Work to complete
**1.** In the congress announcement, which organization does Nellie Bailey lead?
**2.** Extend the congress announcement past its final paragraph, which ends with the list of speakers.

begin Text

Under the banner of “One People! One Party! One Destiny!” the Congress will be convened by African Socialist International Chairman Omali Yeshitela, a veteran of the African liberation struggle. Yeshitela issues a call to black communities to get organized. “The worldwide economic and political crises we are witnessing today present a great opportunity for black people everywhere to take back the power to control our own destiny as a people. African workers must organize ourselves into our own independent organization and prepare to govern.”
Also present will be APSP-USA member Diop Olugbala who got worldwide media coverage when he represented the Party in publicly challenging Barack Obama during a campaign event in St. Petersburg, FL in 2008. Olugbala demanded to know why the then-presidential candidate would not denounce police violence and economic exploitation in African communities of the U.S., leading a chant, “what about the black community, Obama?”.
A broad spectrum of black leaders will address the Congress, including Malik Zulu Shabazz, Founder of Black Lawyers for Justice and Chairman of the New Black Panther Party; Jackson, Mississippi City Councilperson Chokwe Lumumba, Chairman of the New Afrikan People’s Organization; Glen Ford, Executive Editor of Black Agenda Report, which has published scathing critiques of Obama’s policies; Efia Nwangaza, veteran of SNCC’s Atlanta Project, broadcaster, leader of the Malcolm X Grassroots Center for Self-Determination in South Carolina, and member of the Black is Back Coalition that held the first black-led protest in D.C. opposing the Obama regime’s war policies; Alex Morley, attorney and workers’ rights expert from the Bahamas; Nellie Bailey, leader of the Harlem Tenant’s Council; MOVE Family member Pam Africa, leader of the campaign to free Mumia Abu Jamal; Lawrence Hamm, Chairman of New Jersey’s People’s Organization for Progress; and Queen Mother Dorothy Lewis, a lifelong fighter for reparations to African people.

end Text
begin Source data

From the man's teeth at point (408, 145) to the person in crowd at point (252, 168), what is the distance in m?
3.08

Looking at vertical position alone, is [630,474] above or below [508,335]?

end Source data

Task-by-task answers
**1.** The Harlem Tenant’s Council.

**2.**
International allies of the black freedom struggle will also be present at the Congress, including Marcos Garcia, the Labor Attache of the Venezuelan Embassy; Ernesto Bustillos of Union del Barrio, a Chicano-Mexicano rights organization in southern California; and a representative of the Nicaraguan Embassy.
The Congress will take place at the Kellogg Center, located at 800 Florida Ave. NE on the Gallaudet University Campus in Washington, D.C. and is open to the public. For more information or to register, visit apspcongress.org or call 727-821-6620.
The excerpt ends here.